Coverage decreased (-0.05%) to 97.8% when pulling 74c6dbf on chrish42:capture-vars-not-env into 3dd86d0 on pydata:master.

coveralls · 2015-04-17T03:29:41Z

Coverage increased (+0.01%) to 97.86% when pulling 10f79f5 on chrish42:capture-vars-not-env into 3dd86d0 on pydata:master.

njsmith · 2015-04-24T06:09:28Z

patsy/build.py

+    # more obscure backtrace later on.
+    if not isinstance(eval_env, six.integer_types + (EvalEnvironment,)):
+        raise TypeError("Parameter 'eval_env' must be either an integer or an instance" +
+                        "of patsy.EvalEnvironment.")


Nitpicks:

The "+" is unnecessary here -- the Python lexer (like that in many languages, e.g. C) will concatenate adjacent string tokens at compile time, e.g. "foo" "bar" is the same as "foobar" (and so is "foo" 'bar' for that matter).
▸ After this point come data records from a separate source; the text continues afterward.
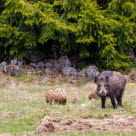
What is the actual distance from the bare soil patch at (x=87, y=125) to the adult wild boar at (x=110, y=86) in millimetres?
1957

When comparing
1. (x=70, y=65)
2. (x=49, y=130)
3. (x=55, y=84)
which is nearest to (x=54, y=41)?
(x=70, y=65)

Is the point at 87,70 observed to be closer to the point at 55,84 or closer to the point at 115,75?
the point at 55,84

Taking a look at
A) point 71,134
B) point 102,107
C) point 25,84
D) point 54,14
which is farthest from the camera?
point 54,14

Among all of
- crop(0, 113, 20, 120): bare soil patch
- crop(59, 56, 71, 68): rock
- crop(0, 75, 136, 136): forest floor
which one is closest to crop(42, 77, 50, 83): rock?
crop(59, 56, 71, 68): rock

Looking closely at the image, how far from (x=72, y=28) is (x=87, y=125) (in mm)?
13342

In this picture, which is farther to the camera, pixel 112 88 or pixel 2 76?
pixel 2 76

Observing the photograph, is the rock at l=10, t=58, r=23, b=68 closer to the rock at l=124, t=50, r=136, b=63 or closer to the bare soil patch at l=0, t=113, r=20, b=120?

It's even slightly more efficient, b/c + is evaluated at runtime, while leaving it out gives a single string directly in the .pyc. Not that this efficiency matters at all :-). But as a style/consistency thing I leave the + out.

You're missing a space, this string says "instanceof" :-)

Yeah. I'm aware of this feature, but I vaguely remember being bitten by it (although maybe it was in C instead of Python), so I personally tend to prefer being explicit unless necessary. But given that this is the style of the rest of the code base, I'll go with it. Done.

njsmith · 2015-04-24T06:36:34Z

Hi Christian! As you can see I've mostly recovered from PyCon, and did a quick pass for general style on what you have so far :-). Looking forward to seeing the rest!

njsmith · 2015-04-24T07:02:05Z

patsy/build.py

@@ -614,7 +614,7 @@ def _make_term_column_builders(terms,
            term_to_column_builders[term] = column_builders
    return new_term_order, term_to_column_builders

-def design_matrix_builders(termlists, data_iter_maker, NA_action="drop"):
+def design_matrix_builders(termlists, data_iter_maker, eval_env=0, NA_action="drop"):


After thinking about this a little more... I think maybe we should actually make eval_env a required argument here. This is the lower-level machinery for those who are doing clever programmatic things, so it's safer I think to insist the user think about how they want to handle the evaluation environment.

Sounds good to me too. Done.

chrish42 · 2015-04-29T16:50:57Z

Hi Nathaniel! Thanks for the review. I will reply to them / apply them once I'm done with fixing the tests for using a subset of the environment.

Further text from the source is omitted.